> 给定题目 1
用两句话概括下面这段关于运行配置的文档节选。
> 给定题目 2
在下面运行配置文档节选的 v2 配置文件中，hetero_linr_0 的 floating_point_precision 被设为多少？
> 给定题目 3
下面的运行配置文档节选针对 v2 的 test_hetero_linr_train_job_conf.json 列出了哪些需要修改或设置的事项？请全部列出。

> 文档节选
+++
2.2.2 运行配置Submit Runtime Conf

  • /examples/dsl/v1/hetero_linear_regression/test_hetero_linr_train_job_conf.json
    • 需要修改party ID为对应ID
    • 指定数据对应上传数据时的设置
    • 修改label_name
    • 设置模型参数
{
    "initiator": {
        "role": "guest",
        "party_id": 10000
    },
    "job_parameters": {
        "work_mode": 0
    },
    "role": {
        "guest": [10000],
        "host": [10000],
        "arbiter": [10000]
    },
    "role_parameters": {
        "guest": {
            "args": {
                "data": {
                    "train_data": [
                        {
                            "name": "homo_housing_2_train",
                            "namespace": "homo_guest_housing_train"
                        }
                    ]
                }
            },
            "dataio_0": {
                "with_label": [true],
                "label_name": ["y"],
                "label_type": ["float"],
                "output_format": ["dense"],
                "missing_fill": [true],
                "outlier_replace": [false]
            },
            "evaluation_0": {
                "eval_type": ["regression"],
                "pos_label": [1]
            }
        },
        "host": {
            "args": {
                "data": {
                    "train_data": [
                        {
                            "name": "homo_housing_1_train",
                            "namespace": "homo_host_housing_train"
                        }
                    ]
                }
            },
            "dataio_0": {
                "with_label": [false],
                "output_format": ["dense"],
                "outlier_replace": [false]
            },
            "evaluation_0": {
                "need_run": [false]
            }
        }
    },
    "algorithm_parameters": {
        "hetero_linr_0": {
            "penalty": "L2",
            "optimizer": "sgd",
            "tol": 0.001,
            "alpha": 0.01,
            "max_iter": 20,
            "early_stop": "weight_diff",
            "batch_size": -1,
            "learning_rate": 0.15,
            "decay": 0.0,
            "decay_sqrt": false,
            "init_param": {"init_method": "zeros"},
            "encrypted_mode_calculator_param": {"mode": "fast"}
        }
    }
}

  • /examples/dsl/v2/hetero_linear_regression/test_hetero_linr_train_job_conf.json,需要修改
    • 需要修改party ID为对应ID
    • 指定数据对应上传数据时的设置
    • 修改label_name
    • 设置模型参数
    • 设置evaluation_0相关参数
{
    "dsl_version": 2,
    "initiator": {
        "role": "guest",
        "party_id": 10000
    },
    "role": {
        "arbiter": [10000],
        "host": [10000],
        "guest": [10000]
    },
    "job_parameters": {
        "common": {
            "job_type": "train",
            "backend": 0,
            "work_mode": 0
        }
    },
    "component_parameters": {
        "common": {
            "hetero_linr_0": {
                "penalty": "L2",
                "tol": 0.001,
                "alpha": 0.01,
                "optimizer": "sgd",
                "batch_size": -1,
                "learning_rate": 0.15,
                "init_param": {"init_method": "zeros"},
                "max_iter": 20,
                "early_stop": "weight_diff",
                "encrypted_mode_calculator_param": {"mode": "fast"},
                "decay": 0.0,
                "decay_sqrt": false,
                "floating_point_precision": 23
            },
            "evaluation_0": {
                "eval_type": "regression",
                "pos_label": 1
            }
        },
        "role": {
            "host": {
                "0": {
                    "reader_0": {
                        "table": {
                            "name": "homo_housing_1_train",
                            "namespace": "homo_host_housing_train"
+++
> 给定信息

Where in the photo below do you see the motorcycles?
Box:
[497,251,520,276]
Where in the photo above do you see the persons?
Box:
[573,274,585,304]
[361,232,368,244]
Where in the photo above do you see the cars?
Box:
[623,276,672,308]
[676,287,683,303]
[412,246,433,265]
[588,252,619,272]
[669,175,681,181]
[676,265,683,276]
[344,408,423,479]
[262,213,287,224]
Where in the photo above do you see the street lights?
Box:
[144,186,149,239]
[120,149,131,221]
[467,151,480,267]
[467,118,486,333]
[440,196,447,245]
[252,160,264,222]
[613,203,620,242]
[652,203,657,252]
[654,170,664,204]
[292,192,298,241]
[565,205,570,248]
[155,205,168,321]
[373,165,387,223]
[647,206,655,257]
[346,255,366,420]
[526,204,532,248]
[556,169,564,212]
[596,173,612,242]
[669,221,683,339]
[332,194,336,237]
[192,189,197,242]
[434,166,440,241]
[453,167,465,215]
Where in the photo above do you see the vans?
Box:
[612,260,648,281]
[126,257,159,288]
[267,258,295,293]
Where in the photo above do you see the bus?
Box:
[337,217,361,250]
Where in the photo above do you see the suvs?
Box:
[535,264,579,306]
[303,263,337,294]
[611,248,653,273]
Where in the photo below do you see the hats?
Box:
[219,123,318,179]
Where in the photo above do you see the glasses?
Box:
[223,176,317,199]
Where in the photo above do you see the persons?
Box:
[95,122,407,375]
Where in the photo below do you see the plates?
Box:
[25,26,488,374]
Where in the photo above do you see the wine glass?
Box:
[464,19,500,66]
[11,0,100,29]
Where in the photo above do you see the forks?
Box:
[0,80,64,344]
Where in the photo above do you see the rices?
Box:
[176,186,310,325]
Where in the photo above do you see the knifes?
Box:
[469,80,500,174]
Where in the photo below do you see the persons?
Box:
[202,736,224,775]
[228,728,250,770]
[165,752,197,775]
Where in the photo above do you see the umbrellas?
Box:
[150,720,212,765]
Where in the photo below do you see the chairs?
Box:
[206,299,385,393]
+++
> 任务答案 1
该节选给出了 v1 和 v2 两个版本的 test_hetero_linr_train_job_conf.json 运行配置文件示例。两个文件都需要把 party ID 改为对应 ID、按上传数据时的设置指定数据、修改 label_name 并设置模型参数，v2 版本还需设置 evaluation_0 的相关参数。

> 任务答案 2
23

> 任务答案 3
- 修改 party ID 为对应 ID
- 指定数据对应上传数据时的设置
- 修改 label_name
- 设置模型参数
- 设置 evaluation_0 相关参数